# Proof of Limit

• Jun 9th 2006, 12:48 PM
c_323_h
Proof of Limit
I have no experience in proofs whatsoever. Are there any general steps to go about proving math problems? I really don't know how to start these things or what the next steps are after the first step. Here is one from my calculus class I don't know how to do.

Prove
$\lim_{n\rightarrow 0^+}\sqrt{x} [1+sin^2(2\pi/x)]=0$
• Jun 9th 2006, 01:11 PM
CaptainBlack
Quote:

Originally Posted by c_323_h
I have no experience in proofs whatsoever.
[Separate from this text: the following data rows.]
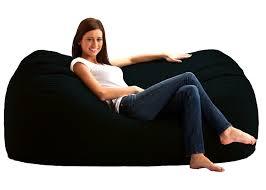 Big Joe Lumin Chair Bean Bag Chairs For Dorm Rooms Home Chair Decoration
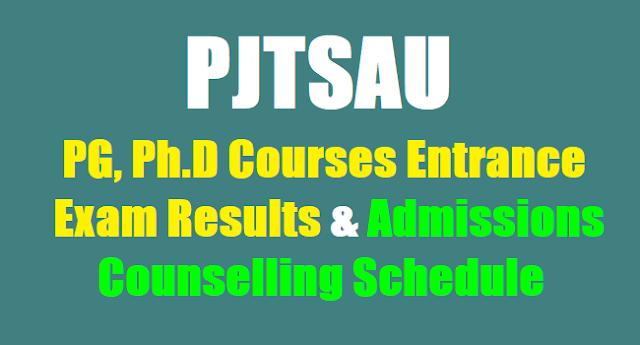 PJTSAU PG Ph.D Entrance Exam Results, PG Ph.D Admissions Counselling Schedule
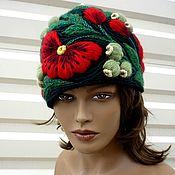 """шапка с вышивкой""""Маки"""""""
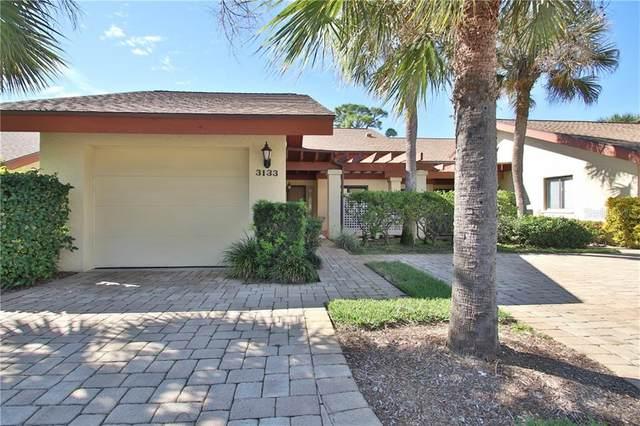 3133 Windrush Bourne #54, Sarasota, FL 34235 (MLS #A4485078) :: Griffin Group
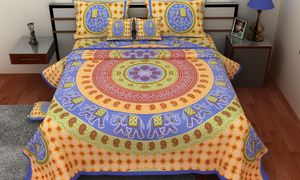 Priyansh Double bedsheets with two pillow cover in animal print PR-326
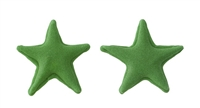 Small Royal Icing Star - Green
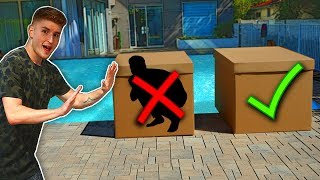 Don't Push The WRONG MYSTERY BOX Into The Pool! - CHALLENGE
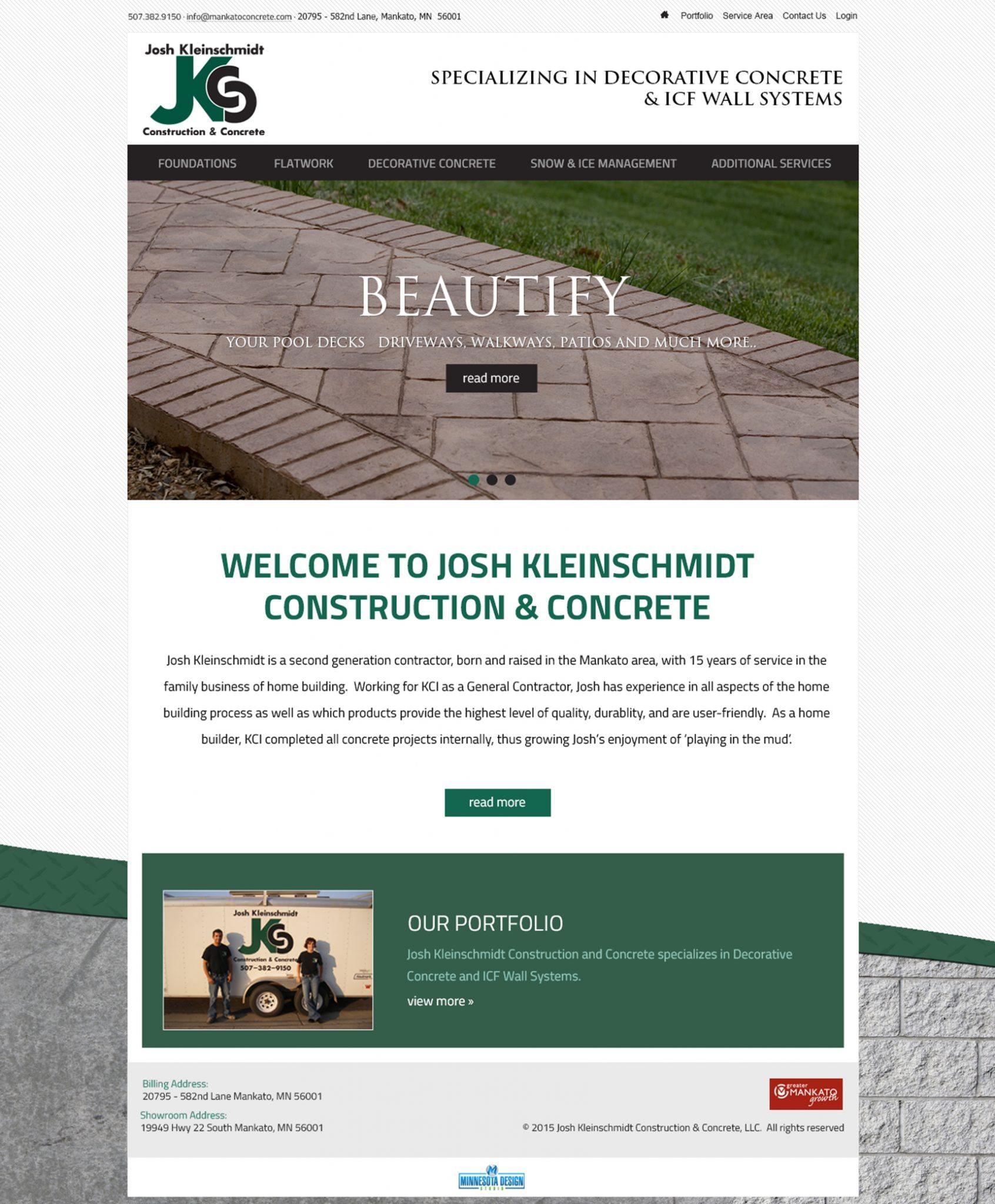 Josh Kleinschmidt Construction & Concrete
Are there any general steps to go about proving math problems? I really don't know how to start these things or what the next steps are after the first step. Here is one from my calculus class I don't know how to do.

Prove
$\lim_{n\rightarrow 0^+}\sqrt{x} [1+sin^2(2\pi/x)]=0$

I don't know how formal a proof you want, here is a relativle informal
proof:

As for all $t \in \mathbb{R}$ $0 \le |\sin(t)| \le 1$ we have that:

$
1 \le 1+\sin^2(2\pi/x) \le 2
$

So for all $x \ge 0$:

$\sqrt{x} \le \sqrt{x} [1+sin^2(2\pi/x)] \le 2\sqrt{x}$.

Now since $\sqrt{x} \to 0$ as $x \to 0$ from above this tell us that $\sqrt{x} [1+sin^2(2\pi/x)]$
is trapped between two function of $x$ both of which go to $0$ as $x$ goes to
$0$ from above and hence its limit is also $0$.

RonL